Want Square-like or Stripe-like Growth Rates? It’s Not as Hard as You Think

There has never been a more exciting time to be in payments. The market is in transition, and with change comes opportunity. Companies with strong strategies are achieving explosive growth. Square stock now trades above $15 per share, after having traded at less than $9 per share about seven months ago. In November 2016, Stripe raised $150 million at a valuation of $9 billion, up from the $5 billion valuation it achieved 16 months prior. At the same time, companies that haven’t successfully altered their strategies to market trends are stagnating. What’s the secret to success? You must have a mature market strategy.

The cycle of payments electronification came to life in the early 1980s with the introduction of the magnetic stripe and the payment terminal. That kicked off a product growth phase that lasted for decades. Now, however, more than 30 years later, the electronic payments industry is mature. Due to the decades-long product growth phase, many payments companies continue to employ growth market strategies that focus on distribution scale. In mature markets, however, that is no longer a winning strategy. In mature markets, scaled distribution of mass market solutions doesn’t work; rather, differentiation is critical for success. The steps for achieving differentiation are as follows:

1. Select a growing target market in which you have core competencies.
2. Build your business strategy around the needs of that target market.

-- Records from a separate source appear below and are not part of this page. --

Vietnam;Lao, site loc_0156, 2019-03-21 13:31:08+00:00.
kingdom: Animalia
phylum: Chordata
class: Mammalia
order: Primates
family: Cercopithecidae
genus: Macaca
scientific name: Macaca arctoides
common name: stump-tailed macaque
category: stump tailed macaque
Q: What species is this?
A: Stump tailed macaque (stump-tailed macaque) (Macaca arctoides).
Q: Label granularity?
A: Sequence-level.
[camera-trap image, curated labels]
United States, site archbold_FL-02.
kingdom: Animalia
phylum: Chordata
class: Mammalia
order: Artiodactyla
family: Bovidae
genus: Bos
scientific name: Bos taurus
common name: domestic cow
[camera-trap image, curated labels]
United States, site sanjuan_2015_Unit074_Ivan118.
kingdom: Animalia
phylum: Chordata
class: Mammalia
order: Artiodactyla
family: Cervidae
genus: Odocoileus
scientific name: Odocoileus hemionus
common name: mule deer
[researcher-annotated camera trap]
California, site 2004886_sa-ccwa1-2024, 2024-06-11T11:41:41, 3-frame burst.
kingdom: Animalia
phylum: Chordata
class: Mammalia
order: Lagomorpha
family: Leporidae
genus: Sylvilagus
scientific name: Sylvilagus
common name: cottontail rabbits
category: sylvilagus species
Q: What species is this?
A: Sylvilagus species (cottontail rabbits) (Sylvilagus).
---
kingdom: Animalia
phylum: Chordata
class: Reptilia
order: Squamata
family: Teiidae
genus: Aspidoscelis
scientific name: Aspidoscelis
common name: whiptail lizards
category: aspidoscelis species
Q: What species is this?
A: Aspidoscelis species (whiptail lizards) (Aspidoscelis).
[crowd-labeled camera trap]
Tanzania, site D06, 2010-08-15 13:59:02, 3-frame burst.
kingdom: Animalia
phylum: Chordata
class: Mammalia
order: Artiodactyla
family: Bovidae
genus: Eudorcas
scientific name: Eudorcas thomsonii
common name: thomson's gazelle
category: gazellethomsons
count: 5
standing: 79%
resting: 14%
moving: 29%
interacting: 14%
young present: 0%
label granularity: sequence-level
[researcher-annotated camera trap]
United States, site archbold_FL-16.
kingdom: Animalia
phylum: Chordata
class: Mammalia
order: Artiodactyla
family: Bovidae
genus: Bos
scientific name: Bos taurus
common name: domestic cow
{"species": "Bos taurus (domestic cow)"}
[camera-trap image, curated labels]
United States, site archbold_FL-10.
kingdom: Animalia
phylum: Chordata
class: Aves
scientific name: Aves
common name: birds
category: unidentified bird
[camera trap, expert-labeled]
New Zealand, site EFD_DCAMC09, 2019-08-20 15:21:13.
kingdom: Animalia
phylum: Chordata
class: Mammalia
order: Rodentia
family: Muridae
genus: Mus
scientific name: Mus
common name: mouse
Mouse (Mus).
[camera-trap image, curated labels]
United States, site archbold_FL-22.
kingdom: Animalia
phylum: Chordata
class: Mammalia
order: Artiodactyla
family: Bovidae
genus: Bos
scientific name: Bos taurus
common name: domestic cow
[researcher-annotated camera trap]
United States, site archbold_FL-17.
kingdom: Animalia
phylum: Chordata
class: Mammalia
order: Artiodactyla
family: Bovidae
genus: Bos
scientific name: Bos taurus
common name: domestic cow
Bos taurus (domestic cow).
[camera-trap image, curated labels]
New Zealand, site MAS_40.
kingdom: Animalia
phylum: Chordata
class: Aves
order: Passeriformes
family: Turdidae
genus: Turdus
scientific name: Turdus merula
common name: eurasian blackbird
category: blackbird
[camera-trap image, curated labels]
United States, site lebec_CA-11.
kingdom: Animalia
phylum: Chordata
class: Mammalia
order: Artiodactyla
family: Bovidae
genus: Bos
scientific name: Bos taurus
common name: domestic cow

It is that simple. Some of the fastest growing companies in payments include Adyen, Braintree, PayPal, Square, and Stripe. Adyen focuses on large digital merchants expanding globally. Braintree achieved explosive growth by focusing on mobile app developers selling nondigital services. PayPal specialized in eBay microsellers before becoming a powerhouse across e-commerce. Square enabled micromerchants selling in-person. Stripe enables startup e-commerce companies needing to maximize speed-to-market.

Each of these companies provides high-quality products that are specifically tailored to the unique needs of a clearly defined, high-growth target segment. They also pursue their target segments in a highly specialized way, pointing distribution, product packaging, promotional, and pricing strategies all in the same direction.  In so doing, they dominate their target markets with minimal competition, achieve premium pricing, and simultaneously gain from the outsized growth rates of their customers.

If your target market is vague, if your products are general purpose, if you are playing copycat with the competition, if your distribution channels are unfocused, if you’re feeling the effects of pricing compression, if you’re relying on network-driven initiatives such as EMV to drive your growth, or if your growth rate is at or below the market average, then your strategy is outdated. Payments is no longer a growth market, so you need to leave your growth market strategy behind and join the small group of high performers with mature-market strategies that segment the market and deliver segment-specific solutions.